"""
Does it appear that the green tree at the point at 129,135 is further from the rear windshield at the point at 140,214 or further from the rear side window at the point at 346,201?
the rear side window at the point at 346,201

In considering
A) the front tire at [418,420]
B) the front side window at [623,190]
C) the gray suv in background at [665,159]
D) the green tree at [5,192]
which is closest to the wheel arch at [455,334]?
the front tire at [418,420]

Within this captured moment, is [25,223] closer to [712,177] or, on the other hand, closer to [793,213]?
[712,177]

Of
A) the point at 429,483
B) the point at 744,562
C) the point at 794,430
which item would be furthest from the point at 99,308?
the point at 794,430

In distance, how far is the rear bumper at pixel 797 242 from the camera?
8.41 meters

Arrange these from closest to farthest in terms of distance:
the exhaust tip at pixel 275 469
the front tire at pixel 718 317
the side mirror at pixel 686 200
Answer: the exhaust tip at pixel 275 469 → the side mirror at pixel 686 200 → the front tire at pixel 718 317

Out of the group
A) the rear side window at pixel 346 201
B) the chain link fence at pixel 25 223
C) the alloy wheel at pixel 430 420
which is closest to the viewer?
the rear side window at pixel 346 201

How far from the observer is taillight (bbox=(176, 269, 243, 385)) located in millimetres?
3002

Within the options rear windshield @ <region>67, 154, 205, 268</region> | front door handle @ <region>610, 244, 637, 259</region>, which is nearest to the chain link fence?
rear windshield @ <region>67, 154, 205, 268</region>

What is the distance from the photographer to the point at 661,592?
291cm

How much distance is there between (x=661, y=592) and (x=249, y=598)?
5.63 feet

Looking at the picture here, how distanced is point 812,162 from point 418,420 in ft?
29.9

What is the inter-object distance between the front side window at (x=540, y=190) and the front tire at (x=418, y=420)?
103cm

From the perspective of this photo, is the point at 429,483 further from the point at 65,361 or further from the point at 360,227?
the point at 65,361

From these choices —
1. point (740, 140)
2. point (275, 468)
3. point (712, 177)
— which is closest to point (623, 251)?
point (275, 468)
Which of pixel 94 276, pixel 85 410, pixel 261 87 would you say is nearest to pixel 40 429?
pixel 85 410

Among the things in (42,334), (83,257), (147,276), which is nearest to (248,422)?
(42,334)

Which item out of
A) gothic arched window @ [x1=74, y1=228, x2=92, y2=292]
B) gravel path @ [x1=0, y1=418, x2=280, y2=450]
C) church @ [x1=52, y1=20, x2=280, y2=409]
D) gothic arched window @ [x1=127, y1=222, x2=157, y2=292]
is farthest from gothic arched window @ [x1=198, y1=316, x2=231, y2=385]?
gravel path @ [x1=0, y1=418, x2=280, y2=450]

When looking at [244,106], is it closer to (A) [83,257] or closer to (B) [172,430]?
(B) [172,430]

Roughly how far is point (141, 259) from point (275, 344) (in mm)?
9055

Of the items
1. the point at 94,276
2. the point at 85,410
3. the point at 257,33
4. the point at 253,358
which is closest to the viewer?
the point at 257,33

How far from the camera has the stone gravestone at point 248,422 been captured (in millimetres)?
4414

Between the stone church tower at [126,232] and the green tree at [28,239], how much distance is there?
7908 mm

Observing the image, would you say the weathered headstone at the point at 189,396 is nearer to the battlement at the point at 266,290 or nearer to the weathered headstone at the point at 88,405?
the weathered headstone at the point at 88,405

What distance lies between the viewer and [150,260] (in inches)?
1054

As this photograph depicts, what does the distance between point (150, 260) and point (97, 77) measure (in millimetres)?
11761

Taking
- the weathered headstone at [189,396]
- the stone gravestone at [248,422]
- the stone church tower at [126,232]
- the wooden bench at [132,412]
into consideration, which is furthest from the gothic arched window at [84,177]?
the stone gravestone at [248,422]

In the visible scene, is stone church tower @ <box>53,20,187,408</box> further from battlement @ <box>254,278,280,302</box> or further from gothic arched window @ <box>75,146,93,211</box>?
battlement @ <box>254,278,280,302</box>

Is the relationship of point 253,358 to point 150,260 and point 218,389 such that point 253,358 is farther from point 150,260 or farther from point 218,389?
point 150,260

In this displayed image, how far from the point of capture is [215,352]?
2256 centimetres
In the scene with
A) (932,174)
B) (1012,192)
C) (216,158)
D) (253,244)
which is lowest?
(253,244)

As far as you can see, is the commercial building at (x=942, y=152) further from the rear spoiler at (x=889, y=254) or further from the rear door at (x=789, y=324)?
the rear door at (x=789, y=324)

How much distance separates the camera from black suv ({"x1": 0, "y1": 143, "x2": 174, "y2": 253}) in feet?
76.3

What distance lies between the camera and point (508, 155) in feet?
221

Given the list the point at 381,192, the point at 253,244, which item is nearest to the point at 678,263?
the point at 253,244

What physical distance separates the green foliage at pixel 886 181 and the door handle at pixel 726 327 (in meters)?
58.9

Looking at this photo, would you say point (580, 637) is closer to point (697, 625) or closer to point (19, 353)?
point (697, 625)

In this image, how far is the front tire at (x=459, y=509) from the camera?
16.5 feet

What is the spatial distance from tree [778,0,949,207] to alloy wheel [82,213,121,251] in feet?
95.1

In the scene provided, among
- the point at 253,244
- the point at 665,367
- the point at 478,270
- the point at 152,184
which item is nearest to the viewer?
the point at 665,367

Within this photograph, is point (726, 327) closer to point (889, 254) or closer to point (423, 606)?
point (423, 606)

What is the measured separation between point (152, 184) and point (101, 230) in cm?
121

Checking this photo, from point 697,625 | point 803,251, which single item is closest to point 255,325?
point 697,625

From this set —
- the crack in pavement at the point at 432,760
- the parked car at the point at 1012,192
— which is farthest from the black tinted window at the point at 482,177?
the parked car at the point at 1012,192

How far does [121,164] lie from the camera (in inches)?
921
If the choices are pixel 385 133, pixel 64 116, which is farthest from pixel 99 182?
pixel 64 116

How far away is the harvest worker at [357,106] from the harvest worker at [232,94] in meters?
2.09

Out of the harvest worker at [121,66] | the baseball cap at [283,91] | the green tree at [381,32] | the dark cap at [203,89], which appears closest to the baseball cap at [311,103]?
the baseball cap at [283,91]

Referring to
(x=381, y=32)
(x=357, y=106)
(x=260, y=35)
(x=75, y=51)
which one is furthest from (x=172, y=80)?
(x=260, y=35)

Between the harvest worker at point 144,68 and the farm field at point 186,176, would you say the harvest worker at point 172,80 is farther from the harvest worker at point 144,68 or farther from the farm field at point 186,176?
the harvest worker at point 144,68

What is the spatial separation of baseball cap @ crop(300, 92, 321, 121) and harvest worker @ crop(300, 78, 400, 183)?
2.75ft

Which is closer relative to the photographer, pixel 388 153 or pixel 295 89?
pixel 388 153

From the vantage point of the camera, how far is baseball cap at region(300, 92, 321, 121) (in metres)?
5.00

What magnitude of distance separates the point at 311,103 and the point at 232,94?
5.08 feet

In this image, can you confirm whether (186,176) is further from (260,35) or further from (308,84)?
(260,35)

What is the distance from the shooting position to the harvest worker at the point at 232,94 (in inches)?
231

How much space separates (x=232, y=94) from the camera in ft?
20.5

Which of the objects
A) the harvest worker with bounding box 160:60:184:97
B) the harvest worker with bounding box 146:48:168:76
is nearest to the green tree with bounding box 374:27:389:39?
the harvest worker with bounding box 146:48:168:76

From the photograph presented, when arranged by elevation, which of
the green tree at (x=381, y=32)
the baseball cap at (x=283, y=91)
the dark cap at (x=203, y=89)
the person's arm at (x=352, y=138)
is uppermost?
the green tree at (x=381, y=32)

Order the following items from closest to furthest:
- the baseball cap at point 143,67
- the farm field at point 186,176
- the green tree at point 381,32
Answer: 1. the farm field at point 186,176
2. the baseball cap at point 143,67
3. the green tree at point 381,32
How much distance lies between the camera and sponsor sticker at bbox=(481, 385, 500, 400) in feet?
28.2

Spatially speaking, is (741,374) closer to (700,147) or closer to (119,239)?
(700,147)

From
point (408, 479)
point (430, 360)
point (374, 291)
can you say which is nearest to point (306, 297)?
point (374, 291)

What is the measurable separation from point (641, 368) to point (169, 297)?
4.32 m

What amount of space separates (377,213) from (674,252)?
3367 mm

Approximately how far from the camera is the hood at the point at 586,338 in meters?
"""
Written task. Present the lines above, from the very first one through the line containing "Answer: the exhaust", as a numbered list, omitting any blank lines.

Answer to the exercise.
1. Does it appear that the green tree at the point at 129,135 is further from the rear windshield at the point at 140,214 or further from the rear side window at the point at 346,201?
2. the rear side window at the point at 346,201
3. In considering
4. A) the front tire at [418,420]
5. B) the front side window at [623,190]
6. C) the gray suv in background at [665,159]
7. D) the green tree at [5,192]
8. which is closest to the wheel arch at [455,334]?
9. the front tire at [418,420]
10. Within this captured moment, is [25,223] closer to [712,177] or, on the other hand, closer to [793,213]?
11. [712,177]
12. Of
13. A) the point at 429,483
14. B) the point at 744,562
15. C) the point at 794,430
16. which item would be furthest from the point at 99,308?
17. the point at 794,430
18. In distance, how far is the rear bumper at pixel 797 242 from the camera?
19. 8.41 meters
20. Arrange these from closest to farthest in terms of distance:
21. the exhaust tip at pixel 275 469
22. the front tire at pixel 718 317
23. the side mirror at pixel 686 200
24. Answer: the exhaust tip at pixel 275 469 → the side mirror at pixel 686 200 → the front tire at pixel 718 317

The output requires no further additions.